» Article:
Academic Curriculum

Our Ambition
“To instruct someone... is not a matter of getting them to commit results to mind. Rather, it is to teach them to participate in the process that makes possible the establishment of knowledge. We teach a subject not to produce little living libraries on that subject, but rather to get a student to think mathematically for themself, to consider matters as an historian does, to take part in the process of knowledge-getting. Knowing is a process not a product.” (Bruner, J. 1966)
Our purpose as a school is to ensure our young people can go out into the world and live a life of choice and opportunity. We want them to leave Ark Acton having been inducted into systems of worthwhile knowledge that enable them to participate in and shape the national discourse. In the words of Alex Standish we believe that “school subjects then are a way of inducting children into the intellectual habits of humankind, and hence into a disciplinary conversation about knowing our world.”
In order to achieve this vision for our young people, we place the curriculum at the heart of school life. It drives all other decisions that we make and is the best means we have of demonstrating as a school what we believe in and what we stand for. In essence our curriculum is designed to ensure that all pupils at Acton acquire disciplinary knowledge that they cannot learn at home and that this specified curriculum knowledge is based on the most coherent and tested ways of conceptualising the world that we have. We therefore focus intently on our academic curriculum and compulsory co-curriculum model to ensure there is a synergy and symbiosis between them.

» Required task: Return the Academic Curriculum text above word for word, from its heading through its final sentence.

» Given data:
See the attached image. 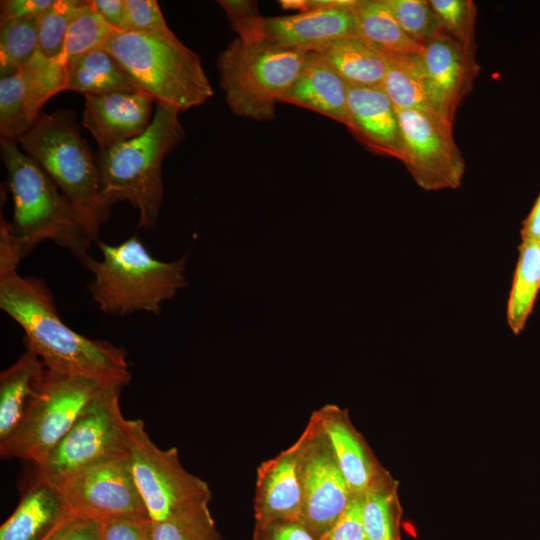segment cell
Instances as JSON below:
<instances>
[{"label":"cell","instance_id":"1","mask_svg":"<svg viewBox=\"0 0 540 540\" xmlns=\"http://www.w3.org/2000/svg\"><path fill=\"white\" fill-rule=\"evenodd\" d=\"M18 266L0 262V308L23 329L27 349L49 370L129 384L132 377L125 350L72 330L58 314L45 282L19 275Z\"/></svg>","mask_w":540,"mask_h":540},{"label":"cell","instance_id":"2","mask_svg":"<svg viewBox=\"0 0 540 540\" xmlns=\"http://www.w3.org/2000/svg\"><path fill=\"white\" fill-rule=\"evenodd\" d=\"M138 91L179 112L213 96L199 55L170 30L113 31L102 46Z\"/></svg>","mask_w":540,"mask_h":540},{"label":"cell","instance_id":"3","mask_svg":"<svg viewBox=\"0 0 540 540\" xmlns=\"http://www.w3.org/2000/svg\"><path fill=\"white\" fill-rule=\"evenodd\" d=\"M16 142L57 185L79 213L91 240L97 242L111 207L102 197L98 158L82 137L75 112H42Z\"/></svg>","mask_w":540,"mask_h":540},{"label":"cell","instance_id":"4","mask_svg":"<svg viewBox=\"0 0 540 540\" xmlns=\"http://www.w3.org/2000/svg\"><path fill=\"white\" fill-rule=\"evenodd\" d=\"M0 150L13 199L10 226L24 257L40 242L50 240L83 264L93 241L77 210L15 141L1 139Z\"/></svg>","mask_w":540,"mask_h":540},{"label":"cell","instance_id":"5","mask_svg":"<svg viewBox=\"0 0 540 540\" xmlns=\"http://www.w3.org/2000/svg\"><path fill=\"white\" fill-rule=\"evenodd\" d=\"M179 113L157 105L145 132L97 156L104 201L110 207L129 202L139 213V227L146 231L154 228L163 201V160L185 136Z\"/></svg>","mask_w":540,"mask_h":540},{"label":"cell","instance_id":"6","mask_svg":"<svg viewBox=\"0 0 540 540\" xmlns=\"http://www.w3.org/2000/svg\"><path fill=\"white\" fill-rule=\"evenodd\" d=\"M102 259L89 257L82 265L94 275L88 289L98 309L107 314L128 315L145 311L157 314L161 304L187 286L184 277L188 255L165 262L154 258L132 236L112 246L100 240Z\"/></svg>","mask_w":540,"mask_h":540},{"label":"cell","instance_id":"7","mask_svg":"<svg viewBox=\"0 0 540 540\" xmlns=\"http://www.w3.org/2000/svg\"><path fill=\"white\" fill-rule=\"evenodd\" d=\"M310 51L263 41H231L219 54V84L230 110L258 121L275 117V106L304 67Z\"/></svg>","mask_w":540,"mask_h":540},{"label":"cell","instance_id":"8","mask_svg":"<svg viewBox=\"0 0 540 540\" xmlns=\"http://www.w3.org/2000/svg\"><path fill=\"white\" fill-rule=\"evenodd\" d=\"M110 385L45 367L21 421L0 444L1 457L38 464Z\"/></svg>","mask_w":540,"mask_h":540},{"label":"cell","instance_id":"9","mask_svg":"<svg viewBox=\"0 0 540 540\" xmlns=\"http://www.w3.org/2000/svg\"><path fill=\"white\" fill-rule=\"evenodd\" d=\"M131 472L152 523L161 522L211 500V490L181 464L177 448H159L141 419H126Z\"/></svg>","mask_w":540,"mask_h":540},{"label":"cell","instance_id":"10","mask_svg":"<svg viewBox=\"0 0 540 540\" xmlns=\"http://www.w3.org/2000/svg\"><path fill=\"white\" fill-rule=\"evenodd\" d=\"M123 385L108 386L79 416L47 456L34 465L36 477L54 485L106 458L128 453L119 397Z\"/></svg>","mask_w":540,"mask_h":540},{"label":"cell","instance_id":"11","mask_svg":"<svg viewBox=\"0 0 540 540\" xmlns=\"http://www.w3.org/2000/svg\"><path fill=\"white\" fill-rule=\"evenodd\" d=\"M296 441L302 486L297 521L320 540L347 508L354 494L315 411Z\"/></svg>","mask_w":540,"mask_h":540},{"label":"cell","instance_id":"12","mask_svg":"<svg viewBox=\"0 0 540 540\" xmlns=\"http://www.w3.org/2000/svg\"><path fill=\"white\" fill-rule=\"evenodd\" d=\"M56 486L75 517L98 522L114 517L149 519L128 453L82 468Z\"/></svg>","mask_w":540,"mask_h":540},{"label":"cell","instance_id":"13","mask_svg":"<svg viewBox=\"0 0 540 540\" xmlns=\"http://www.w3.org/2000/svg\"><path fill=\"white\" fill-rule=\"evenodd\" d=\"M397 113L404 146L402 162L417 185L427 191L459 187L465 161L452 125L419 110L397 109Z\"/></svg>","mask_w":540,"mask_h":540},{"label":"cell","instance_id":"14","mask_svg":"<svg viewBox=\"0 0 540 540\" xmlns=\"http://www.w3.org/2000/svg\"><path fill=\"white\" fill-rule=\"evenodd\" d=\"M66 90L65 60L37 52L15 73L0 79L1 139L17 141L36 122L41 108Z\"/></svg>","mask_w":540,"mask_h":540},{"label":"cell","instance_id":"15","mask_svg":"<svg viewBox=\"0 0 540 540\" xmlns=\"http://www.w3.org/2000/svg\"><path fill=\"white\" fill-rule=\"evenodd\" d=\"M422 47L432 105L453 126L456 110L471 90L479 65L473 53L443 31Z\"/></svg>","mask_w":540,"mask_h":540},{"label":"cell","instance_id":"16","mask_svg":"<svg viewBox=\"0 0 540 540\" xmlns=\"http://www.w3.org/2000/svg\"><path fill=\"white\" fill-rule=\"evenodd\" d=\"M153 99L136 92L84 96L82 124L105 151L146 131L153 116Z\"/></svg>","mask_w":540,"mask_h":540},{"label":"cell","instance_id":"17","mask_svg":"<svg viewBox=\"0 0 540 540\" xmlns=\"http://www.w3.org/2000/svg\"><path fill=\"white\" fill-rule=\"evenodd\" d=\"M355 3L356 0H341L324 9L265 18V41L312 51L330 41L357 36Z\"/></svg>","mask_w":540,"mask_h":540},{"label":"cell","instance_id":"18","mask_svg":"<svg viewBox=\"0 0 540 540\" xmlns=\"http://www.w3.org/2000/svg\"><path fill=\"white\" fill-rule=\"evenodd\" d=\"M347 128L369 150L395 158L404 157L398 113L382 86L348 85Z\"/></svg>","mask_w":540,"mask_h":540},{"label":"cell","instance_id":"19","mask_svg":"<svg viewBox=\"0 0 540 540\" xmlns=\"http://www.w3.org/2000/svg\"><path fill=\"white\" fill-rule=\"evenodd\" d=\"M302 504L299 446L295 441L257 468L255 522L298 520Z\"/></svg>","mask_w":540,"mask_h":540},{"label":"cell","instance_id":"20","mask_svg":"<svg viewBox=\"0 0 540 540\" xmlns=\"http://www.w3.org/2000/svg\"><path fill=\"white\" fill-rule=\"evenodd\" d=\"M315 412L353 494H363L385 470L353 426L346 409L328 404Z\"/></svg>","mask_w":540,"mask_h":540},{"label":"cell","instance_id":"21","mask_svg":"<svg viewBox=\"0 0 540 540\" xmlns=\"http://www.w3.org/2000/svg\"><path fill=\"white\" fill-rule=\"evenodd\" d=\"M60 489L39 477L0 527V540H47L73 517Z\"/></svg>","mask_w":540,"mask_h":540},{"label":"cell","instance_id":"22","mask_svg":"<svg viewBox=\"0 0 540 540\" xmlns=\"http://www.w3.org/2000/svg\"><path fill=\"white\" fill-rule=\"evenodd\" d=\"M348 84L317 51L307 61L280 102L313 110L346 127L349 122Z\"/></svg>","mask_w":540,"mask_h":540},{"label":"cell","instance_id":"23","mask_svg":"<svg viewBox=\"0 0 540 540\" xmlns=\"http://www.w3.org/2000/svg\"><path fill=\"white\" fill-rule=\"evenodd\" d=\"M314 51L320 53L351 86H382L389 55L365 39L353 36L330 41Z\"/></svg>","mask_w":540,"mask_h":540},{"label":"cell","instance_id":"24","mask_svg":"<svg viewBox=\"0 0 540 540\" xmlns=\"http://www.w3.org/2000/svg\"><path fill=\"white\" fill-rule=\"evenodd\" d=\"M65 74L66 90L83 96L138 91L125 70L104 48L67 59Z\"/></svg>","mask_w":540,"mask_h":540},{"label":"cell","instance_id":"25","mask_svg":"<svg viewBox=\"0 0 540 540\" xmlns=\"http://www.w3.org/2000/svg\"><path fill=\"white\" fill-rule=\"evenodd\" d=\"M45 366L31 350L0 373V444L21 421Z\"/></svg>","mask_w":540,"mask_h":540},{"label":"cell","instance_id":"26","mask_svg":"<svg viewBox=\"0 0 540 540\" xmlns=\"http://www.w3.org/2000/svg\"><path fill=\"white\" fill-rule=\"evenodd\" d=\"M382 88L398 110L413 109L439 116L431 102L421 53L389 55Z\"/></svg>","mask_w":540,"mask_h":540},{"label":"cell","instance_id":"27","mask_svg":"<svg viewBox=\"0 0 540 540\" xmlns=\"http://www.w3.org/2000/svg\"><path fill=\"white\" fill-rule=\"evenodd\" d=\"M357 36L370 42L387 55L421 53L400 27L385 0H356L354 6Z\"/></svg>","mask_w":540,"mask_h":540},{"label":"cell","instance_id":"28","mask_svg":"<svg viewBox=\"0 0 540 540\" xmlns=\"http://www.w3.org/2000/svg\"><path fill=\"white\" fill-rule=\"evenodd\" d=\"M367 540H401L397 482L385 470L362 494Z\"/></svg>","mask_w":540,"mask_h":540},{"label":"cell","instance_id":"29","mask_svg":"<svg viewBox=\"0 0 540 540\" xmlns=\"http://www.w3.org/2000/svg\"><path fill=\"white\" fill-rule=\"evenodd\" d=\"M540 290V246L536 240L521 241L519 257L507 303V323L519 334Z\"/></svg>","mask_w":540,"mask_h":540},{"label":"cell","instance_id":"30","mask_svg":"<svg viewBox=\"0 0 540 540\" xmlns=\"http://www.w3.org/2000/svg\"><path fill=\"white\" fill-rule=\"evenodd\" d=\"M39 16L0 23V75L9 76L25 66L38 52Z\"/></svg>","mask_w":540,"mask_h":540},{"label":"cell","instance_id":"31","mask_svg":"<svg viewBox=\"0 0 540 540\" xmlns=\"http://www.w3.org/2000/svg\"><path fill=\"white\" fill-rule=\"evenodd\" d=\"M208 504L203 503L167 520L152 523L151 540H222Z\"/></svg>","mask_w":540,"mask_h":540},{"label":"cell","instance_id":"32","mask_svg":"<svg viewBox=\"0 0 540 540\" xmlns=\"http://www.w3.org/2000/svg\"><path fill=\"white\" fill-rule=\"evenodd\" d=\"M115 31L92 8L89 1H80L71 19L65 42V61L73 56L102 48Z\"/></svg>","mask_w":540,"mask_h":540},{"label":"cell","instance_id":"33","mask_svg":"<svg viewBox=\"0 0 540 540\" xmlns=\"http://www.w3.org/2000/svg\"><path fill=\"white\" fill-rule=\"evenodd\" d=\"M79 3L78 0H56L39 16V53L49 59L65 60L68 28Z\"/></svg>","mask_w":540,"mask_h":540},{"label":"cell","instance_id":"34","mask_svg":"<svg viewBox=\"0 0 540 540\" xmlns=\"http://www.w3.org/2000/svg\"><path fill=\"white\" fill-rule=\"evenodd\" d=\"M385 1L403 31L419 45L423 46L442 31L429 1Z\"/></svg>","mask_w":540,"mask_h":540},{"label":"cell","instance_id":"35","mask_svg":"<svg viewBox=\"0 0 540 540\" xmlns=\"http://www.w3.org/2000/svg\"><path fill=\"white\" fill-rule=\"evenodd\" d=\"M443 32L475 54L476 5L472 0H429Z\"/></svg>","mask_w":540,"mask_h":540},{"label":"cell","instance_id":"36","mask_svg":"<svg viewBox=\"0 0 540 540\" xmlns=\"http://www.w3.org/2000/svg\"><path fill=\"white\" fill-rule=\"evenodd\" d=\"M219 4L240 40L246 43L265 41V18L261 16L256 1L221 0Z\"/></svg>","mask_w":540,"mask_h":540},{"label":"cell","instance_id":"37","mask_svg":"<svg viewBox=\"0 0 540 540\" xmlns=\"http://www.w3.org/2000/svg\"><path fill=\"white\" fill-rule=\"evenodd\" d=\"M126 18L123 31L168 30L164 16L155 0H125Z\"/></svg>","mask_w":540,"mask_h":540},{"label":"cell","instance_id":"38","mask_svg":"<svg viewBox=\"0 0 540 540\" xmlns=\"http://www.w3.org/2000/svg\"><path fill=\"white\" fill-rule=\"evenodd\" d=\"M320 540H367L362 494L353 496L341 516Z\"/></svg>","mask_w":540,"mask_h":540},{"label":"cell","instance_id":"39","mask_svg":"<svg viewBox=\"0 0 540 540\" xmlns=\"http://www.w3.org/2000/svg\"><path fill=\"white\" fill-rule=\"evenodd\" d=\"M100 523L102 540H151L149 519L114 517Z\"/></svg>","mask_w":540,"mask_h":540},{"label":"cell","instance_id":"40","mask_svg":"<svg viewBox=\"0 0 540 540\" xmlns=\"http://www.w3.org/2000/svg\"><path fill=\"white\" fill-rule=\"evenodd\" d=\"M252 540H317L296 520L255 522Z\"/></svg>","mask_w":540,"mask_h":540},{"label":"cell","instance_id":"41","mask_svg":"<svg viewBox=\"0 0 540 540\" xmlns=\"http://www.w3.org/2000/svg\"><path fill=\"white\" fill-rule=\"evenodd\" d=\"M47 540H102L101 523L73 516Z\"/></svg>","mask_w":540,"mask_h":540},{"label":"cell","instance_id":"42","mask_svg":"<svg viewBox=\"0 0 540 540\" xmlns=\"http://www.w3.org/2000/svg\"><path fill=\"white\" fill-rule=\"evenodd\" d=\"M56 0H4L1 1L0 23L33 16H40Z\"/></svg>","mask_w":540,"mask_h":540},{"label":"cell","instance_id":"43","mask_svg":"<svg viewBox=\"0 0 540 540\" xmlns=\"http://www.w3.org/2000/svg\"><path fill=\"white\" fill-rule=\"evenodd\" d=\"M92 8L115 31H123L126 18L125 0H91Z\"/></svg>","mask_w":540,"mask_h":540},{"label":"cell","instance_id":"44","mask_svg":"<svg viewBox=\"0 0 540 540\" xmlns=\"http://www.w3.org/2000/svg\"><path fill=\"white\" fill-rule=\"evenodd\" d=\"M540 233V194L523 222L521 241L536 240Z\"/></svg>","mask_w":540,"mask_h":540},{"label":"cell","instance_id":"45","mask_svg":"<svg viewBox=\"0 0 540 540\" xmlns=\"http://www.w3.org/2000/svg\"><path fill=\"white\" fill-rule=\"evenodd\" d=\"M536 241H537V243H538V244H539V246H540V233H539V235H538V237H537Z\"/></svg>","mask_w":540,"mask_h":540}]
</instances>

» Expected output:
Academic Curriculum

Our Ambition
“To instruct someone... is not a matter of getting them to commit results to mind. Rather, it is to teach them to participate in the process that makes possible the establishment of knowledge. We teach a subject not to produce little living libraries on that subject, but rather to get a student to think mathematically for themself, to consider matters as an historian does, to take part in the process of knowledge-getting. Knowing is a process not a product.” (Bruner, J. 1966)
Our purpose as a school is to ensure our young people can go out into the world and live a life of choice and opportunity. We want them to leave Ark Acton having been inducted into systems of worthwhile knowledge that enable them to participate in and shape the national discourse. In the words of Alex Standish we believe that “school subjects then are a way of inducting children into the intellectual habits of humankind, and hence into a disciplinary conversation about knowing our world.”
In order to achieve this vision for our young people, we place the curriculum at the heart of school life. It drives all other decisions that we make and is the best means we have of demonstrating as a school what we believe in and what we stand for. In essence our curriculum is designed to ensure that all pupils at Acton acquire disciplinary knowledge that they cannot learn at home and that this specified curriculum knowledge is based on the most coherent and tested ways of conceptualising the world that we have. We therefore focus intently on our academic curriculum and compulsory co-curriculum model to ensure there is a synergy and symbiosis between them.